Memory is such a natural part of our being we take it for granted, not appreciating it as a vital necessity. When we visit after a long absence, a place we have been before, we notice how much has changed. Generally, we are uncomfortable with the changes we witness. From our memory, we put things back the way they were as we last remembered them.
When I revisit the home place of my youth, my memory puts back all the trees that have died. I put back the chicken house with the apple tree shading it where we had a tree house accessible from that roof after climbing to the top of a fence post nearby.
The new trees that have been planted and grown to middle age, I must adjust to. The picturesque old barn has been razed and replaced with a concrete block three-car garage. I’ll try to adjust to that. The old house has been added onto, but still retains its dignity and character. The subsequent owners have appreciated its historic value and have kept it up well.
I believe we resists change because it alters the pictures in our memory. Nostalgia is not a bad thing. Not only does memory return the landscape the way it was, it reminds us of the way we were, that we too have changed along with everything else. That is the way it is supposed to be. That is life.
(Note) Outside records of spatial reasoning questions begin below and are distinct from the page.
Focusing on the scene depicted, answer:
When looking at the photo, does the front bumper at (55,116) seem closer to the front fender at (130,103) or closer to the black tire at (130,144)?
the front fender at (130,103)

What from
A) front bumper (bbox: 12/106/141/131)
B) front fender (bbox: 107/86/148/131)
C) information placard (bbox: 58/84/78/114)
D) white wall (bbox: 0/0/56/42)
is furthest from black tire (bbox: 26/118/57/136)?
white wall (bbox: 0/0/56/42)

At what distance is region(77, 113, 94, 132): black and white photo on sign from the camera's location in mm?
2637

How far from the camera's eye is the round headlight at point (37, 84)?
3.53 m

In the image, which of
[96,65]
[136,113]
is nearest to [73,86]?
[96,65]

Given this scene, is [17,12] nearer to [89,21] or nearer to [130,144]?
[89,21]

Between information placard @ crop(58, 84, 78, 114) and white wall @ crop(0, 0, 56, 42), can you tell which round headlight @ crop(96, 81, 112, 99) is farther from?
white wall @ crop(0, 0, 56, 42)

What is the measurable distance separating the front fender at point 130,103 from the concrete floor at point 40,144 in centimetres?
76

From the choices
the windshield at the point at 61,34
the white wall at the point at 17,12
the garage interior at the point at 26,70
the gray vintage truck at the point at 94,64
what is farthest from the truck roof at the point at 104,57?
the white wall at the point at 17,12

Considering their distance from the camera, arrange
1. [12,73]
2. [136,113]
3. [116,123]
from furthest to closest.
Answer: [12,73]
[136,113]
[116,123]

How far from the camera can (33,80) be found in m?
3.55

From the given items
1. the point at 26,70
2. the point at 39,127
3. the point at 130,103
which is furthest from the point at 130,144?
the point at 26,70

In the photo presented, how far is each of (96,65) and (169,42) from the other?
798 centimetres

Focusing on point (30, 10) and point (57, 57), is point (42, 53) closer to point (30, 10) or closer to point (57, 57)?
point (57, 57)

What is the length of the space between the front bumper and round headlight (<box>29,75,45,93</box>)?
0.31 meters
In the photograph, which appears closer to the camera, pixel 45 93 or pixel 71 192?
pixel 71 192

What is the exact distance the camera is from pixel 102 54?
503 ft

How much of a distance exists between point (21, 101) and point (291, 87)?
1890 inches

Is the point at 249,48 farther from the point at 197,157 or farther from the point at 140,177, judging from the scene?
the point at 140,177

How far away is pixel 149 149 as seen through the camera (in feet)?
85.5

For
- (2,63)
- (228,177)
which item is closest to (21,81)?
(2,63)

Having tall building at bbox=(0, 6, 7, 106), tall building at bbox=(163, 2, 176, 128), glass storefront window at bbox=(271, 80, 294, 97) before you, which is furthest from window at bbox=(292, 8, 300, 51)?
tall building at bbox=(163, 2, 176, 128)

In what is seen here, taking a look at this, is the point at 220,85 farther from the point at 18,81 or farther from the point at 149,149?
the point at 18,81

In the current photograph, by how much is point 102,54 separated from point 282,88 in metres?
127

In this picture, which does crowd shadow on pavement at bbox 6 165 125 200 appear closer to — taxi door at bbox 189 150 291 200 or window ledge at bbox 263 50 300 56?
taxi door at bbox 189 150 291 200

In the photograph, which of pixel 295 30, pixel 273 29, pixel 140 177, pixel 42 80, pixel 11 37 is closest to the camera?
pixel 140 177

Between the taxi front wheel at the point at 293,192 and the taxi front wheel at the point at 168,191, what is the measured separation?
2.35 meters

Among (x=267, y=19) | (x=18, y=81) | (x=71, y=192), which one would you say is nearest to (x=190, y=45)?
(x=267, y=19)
I have observed that when new residents come to Brown County to live, they usually are resistant to any changes in the county. They want the charm and beauty that lured them here; to stay the way it was when they first arrived. They would like to be the last new residents to move to the county. Alas, that will not happen, nor should it. All life is change, and we had better get used to it.
Preservation also has its virtues, and should be a component of change. The insurance of a good future is in knowing in the present, what should be kept, and what should be discarded.
Will future generations of Brown County residents look back on our contributions with good memories? Will they say of us, “I’m glad they were the way they were?”